Criminal Justice Program
As Staff Attorney for ALDF’s Criminal Justice Program, Lora Dunn assists prosecutors and law enforcement throughout the country on animal cruelty cases—from research and written support on motions, pleadings, and briefs to trainings and presentations.
Lora has been instrumental in expanding the Criminal Justice Program’s amicus brief work (“friend of the court” briefs), including such seminal cases as State v. Fessenden (exigency exception to the warrant requirement applies to animal victims in emergency situations), State v. Newcomb (blood draw of a lawfully seized animal as a “search” under the Oregon Constitution and Fourth Amendment), and State v. Nix (animals as crime “victims” for sentencing purposes).
Lora has also been active in pushing for stronger animal protection legislation. In 2015, Lora successfully lobbied for an ALDF bill that allows private citizens to enjoin animal cruelty crimes through Oregon’s nuisance abatement code. In 2013, Lora assisted in drafting one of Oregon’s most extensive “omnibus” animal cruelty bills that set tougher penalties and sentencing guidelines for animal abuse, strengthened Oregon’s pre-conviction forfeiture process, and added new licensing and recordkeeping requirements for animal rescues.

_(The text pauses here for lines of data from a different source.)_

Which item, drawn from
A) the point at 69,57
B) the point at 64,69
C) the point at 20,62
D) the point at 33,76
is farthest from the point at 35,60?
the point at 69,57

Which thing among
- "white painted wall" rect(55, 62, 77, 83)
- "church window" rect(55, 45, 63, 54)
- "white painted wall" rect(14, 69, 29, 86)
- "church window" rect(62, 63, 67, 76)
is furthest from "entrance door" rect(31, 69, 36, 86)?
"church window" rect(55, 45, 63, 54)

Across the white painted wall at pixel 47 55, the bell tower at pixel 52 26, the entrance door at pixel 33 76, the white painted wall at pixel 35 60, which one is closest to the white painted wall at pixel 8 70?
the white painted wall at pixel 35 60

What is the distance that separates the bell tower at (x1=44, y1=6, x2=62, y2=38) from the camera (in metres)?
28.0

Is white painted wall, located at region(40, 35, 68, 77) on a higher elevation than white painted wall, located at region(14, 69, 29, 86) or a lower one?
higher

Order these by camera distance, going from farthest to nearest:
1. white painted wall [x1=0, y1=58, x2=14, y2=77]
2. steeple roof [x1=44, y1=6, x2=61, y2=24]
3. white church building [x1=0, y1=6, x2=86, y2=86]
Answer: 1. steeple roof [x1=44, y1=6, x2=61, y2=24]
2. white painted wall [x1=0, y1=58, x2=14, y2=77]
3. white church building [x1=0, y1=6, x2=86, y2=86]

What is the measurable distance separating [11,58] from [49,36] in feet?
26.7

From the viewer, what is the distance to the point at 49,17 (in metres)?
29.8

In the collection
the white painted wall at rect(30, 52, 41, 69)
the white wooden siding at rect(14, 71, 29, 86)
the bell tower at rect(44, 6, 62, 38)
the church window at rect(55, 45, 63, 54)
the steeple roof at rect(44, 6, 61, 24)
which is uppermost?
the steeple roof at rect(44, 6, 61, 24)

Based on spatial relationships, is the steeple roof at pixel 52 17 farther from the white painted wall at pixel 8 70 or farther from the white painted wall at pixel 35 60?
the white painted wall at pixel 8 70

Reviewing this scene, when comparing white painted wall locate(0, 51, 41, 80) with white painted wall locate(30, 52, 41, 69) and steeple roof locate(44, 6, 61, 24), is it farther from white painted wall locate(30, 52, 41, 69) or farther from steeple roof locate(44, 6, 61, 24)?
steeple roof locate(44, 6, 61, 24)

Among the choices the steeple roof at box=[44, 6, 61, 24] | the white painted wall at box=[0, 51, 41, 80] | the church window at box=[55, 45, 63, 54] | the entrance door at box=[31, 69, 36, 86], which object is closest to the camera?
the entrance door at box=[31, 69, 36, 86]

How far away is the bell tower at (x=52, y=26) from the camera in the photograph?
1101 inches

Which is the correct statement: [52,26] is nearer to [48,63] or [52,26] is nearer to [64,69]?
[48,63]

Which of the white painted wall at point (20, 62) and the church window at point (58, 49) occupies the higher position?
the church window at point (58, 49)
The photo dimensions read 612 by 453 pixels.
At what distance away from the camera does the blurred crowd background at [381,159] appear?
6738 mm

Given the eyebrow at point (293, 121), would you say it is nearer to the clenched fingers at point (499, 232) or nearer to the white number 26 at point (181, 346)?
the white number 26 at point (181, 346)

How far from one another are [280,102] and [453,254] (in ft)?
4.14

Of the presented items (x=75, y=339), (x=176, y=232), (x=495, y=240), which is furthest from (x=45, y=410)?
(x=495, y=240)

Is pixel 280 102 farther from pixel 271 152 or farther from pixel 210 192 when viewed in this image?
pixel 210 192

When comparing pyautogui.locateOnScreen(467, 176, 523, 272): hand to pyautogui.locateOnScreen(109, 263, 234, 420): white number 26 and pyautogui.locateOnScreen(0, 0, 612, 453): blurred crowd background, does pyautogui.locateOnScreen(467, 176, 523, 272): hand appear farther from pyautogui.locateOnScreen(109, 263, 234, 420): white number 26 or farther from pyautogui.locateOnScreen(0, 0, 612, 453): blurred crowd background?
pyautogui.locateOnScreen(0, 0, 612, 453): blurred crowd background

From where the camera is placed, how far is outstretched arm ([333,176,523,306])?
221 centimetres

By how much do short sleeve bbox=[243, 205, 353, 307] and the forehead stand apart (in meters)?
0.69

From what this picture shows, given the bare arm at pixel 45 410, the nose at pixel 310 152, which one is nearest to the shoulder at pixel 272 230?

Lora is an adjunct professor at Lewis and Clark Law School, where she teaches the Crimes Against Animals course. An L&C alum, she focused on animal and environmental law and received the Dean’s Scholarship for Excellence. Before joining ALDF, Lora was an associate managing editor for Carnegie Hall and an editorial assistant for Oxford University Press in New York. An East Coast native, Lora now resides in Portland, Oregon with her husband and their rescued cat, Panther. She has been quoted in the New York Times, The Huffington Post, The Dodo, One Green Planet, and The Oregonian.
Diane Balkin is a contract attorney for ALDF’s Criminal Justice Program. She began her career as a prosecutor in the Denver District Attorney’s Office in 1979, where she has worked for the last 32 years. When she retired from the DA’s office on July 15, 2011, Diane was the Chief Deputy District Attorney (trial attorney) where she prosecuted all types of felonies (including homicides) and supervised a team of junior lawyers and support staff. Diane also served as the “animal crimes” prosecutor in her office where she demonstrated time and time again her commitment to ensuring both an effective investigation and an aggressive prosecution of every animal cruelty case within her jurisdiction.
Prior to becoming Chief Deputy, Diane served as the director of the Complex Prosecution Division where she was the legal advisor to the Denver County Statutory Grand Jury and she supervised the investigation and prosecution of crimes committed against the elderly. She has also served as the director of the Juvenile Division and the Domestic Violence Unit. Diane was appointed to the Colorado State Board of Veterinary Medicine in June 2001 and served on the Board for 8 years. She received her J.D. in 1977 from the University of Denver and is a nationally ranked lecturer on animal cruelty investigations and prosecutions with a strong emphasis on training veterinarians.